Darwin moved even further away from the idea that God is our creator and influences human life. He wrote in length in his essay Natural Selection-Survival of the Fittest, about the adaptability and variability of species when conditions change. Obviously those who do not adapt die out – hence 'Survival of the Fittest'. He goes on to explain in his essays: Descent of Origin of Man that humans are such a variability coming from lower forms of life; or simply said, the human evolved from the animal. The thing is, even if natural selection or evolution were to be true, we must consider that such adaptability of a species, allowing them to survive, is an act of mercy. One can see God's hand in this process.
 Darwin says in his essay: Struggle for Existence: “Natural Selection is a power incessantly ready for action and is as immeasurably superior to man's feeble efforts, as the works of Nature are to those of Art.”6 He did not mention God; that is a problem later on for us humans. He did however admit that there is a great power at work; he called it Nature. Obviously, he did not see that Nature itself does not have that power. He did not see that there must be something that gives Nature that power.
Through Darwin’s theory, the higher intellectual and spiritual human becomes degraded. Even though humans have at times acted like animals, they have the power of the mind and spirit to make choices and reason right and wrong. They have feelings and the ability to have compassion and love.

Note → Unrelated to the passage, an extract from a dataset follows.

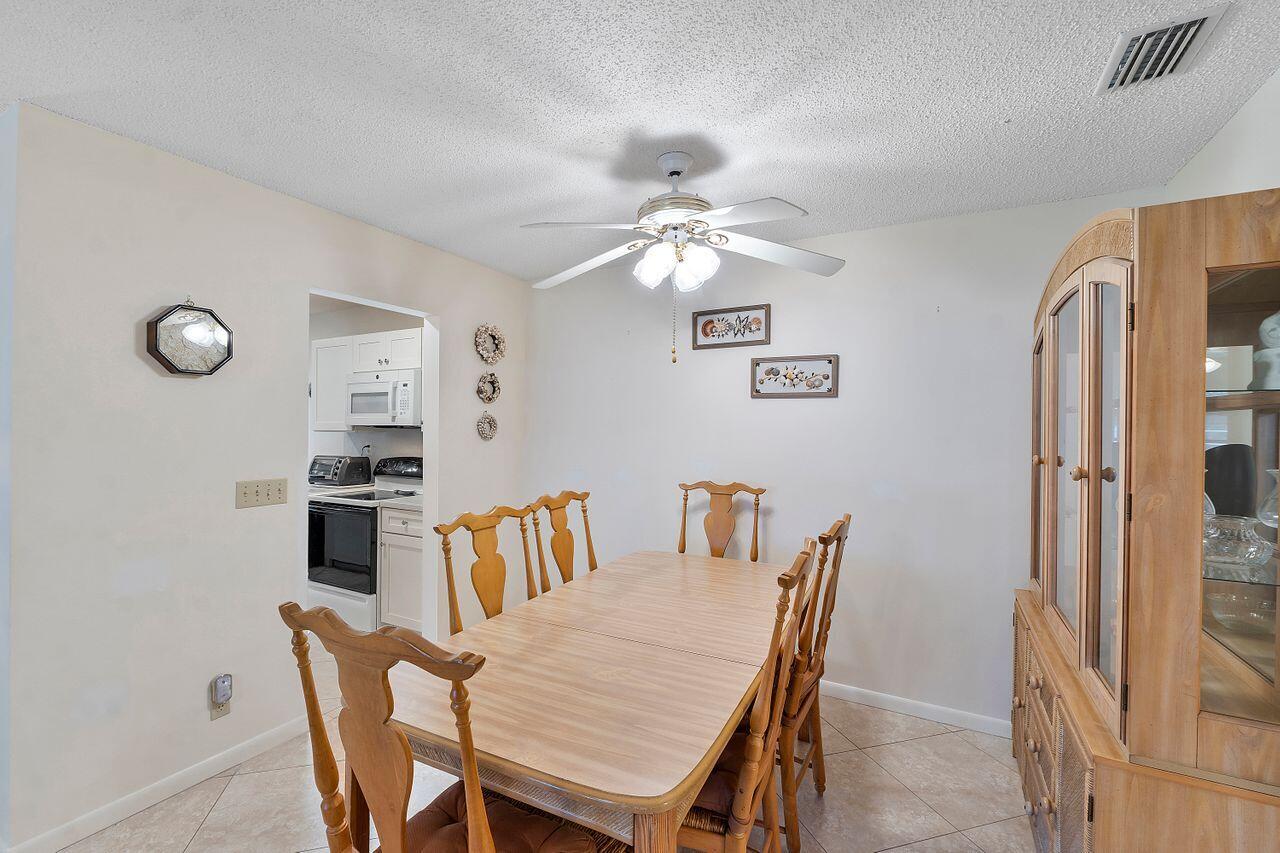 5130 Nesting Way, Unit D Delray Beach, FL 33484 - Photo 10 of 41 Dining Area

The three possibilities I see: (1) If man evolved, we may either have mistakenly thought that he evolved from the animal but had a parallel evolution, (2) man, if he truly evolved from the animal, has been divinely bestowed to move beyond the animal qualities, which if true, these animal qualities may haunt him. Nevertheless, he has available to him reason, intellect, and higher feelings such as love and compassion, or (3) the third option is creation of the human by God, who is however sinful and stoops to animal qualities; not something Darwin shared. Reason makes it necessary to conclude divine intervention and even revelation for man to move forward. By degrading man to an animal, dreams and visions as revelation, of course, are not even considered.

Unfortunately, people who decide not to help someone in need also quote natural selection in many instances. That is not natural selection. Nature is not capable of being selfish. A selfish choice is not natural selection, it is immoral since we have intellect and emotion and the ability to reason.

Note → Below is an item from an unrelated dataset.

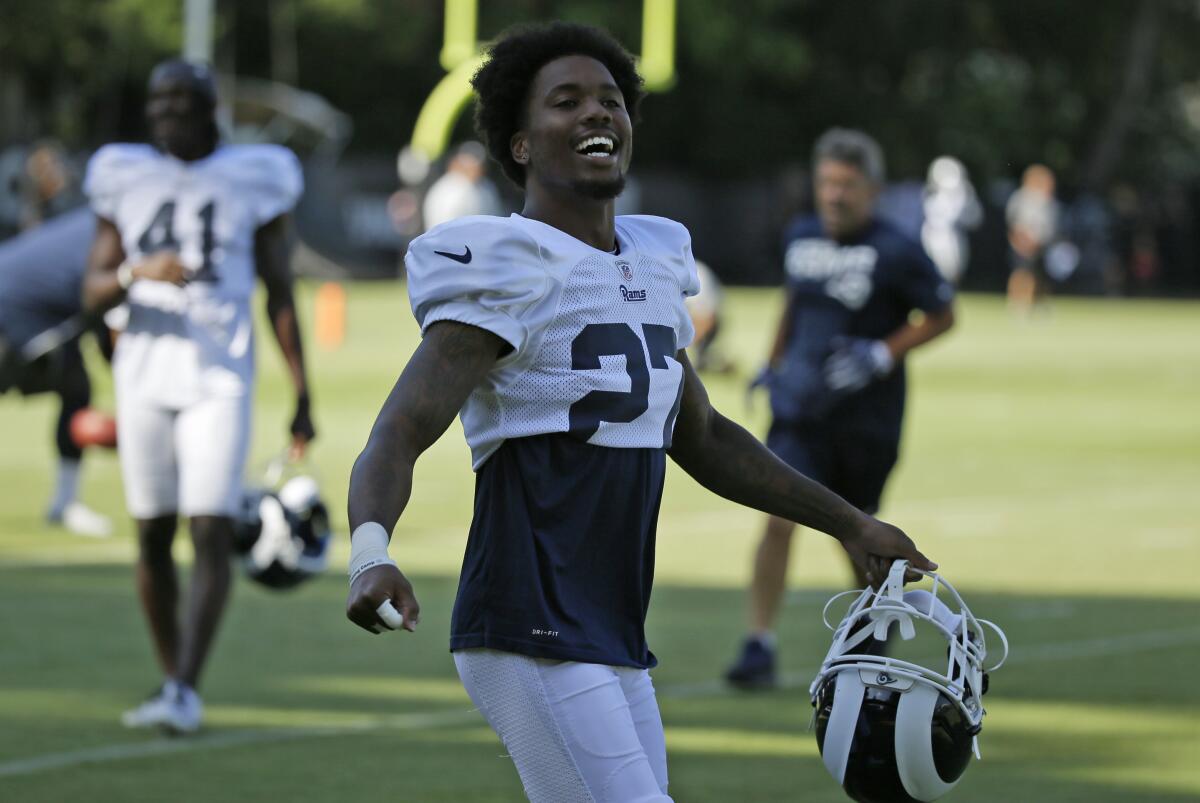 Rams cornerback Donte' Deayon smiles during a joint training camp session on Aug. 8.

This just shows very briefly how some of these thoughts and philosophies affect the acceptability of dreams and visions as well as our sense of morality over time.


2Willian Benton, An Essay Concerning Human Understanding in Britannica Great Books, Vol 35. (Encyclopedia Britanica, Inc. 1952), 104.
3SparkNotes Editors. “SparkNote on Critique of Practical Reason.” SparkNotes.com. SparkNotes LLC. n.d.. Web. 20 Jun. 2013.
4SparkNotes Editors. “SparkNote on Critique of Practical Reason.” SparkNotes.com. SparkNotes LLC. n.d.. Web. 20 Jun. 2013.
6Darwin, The Descent of Man, in Britannica Great Books, Vol.49, Editors: Brockway and Adler, (Chicago: Encyclopaedia Britannica, Inc., 1951), 32-47,  253-270.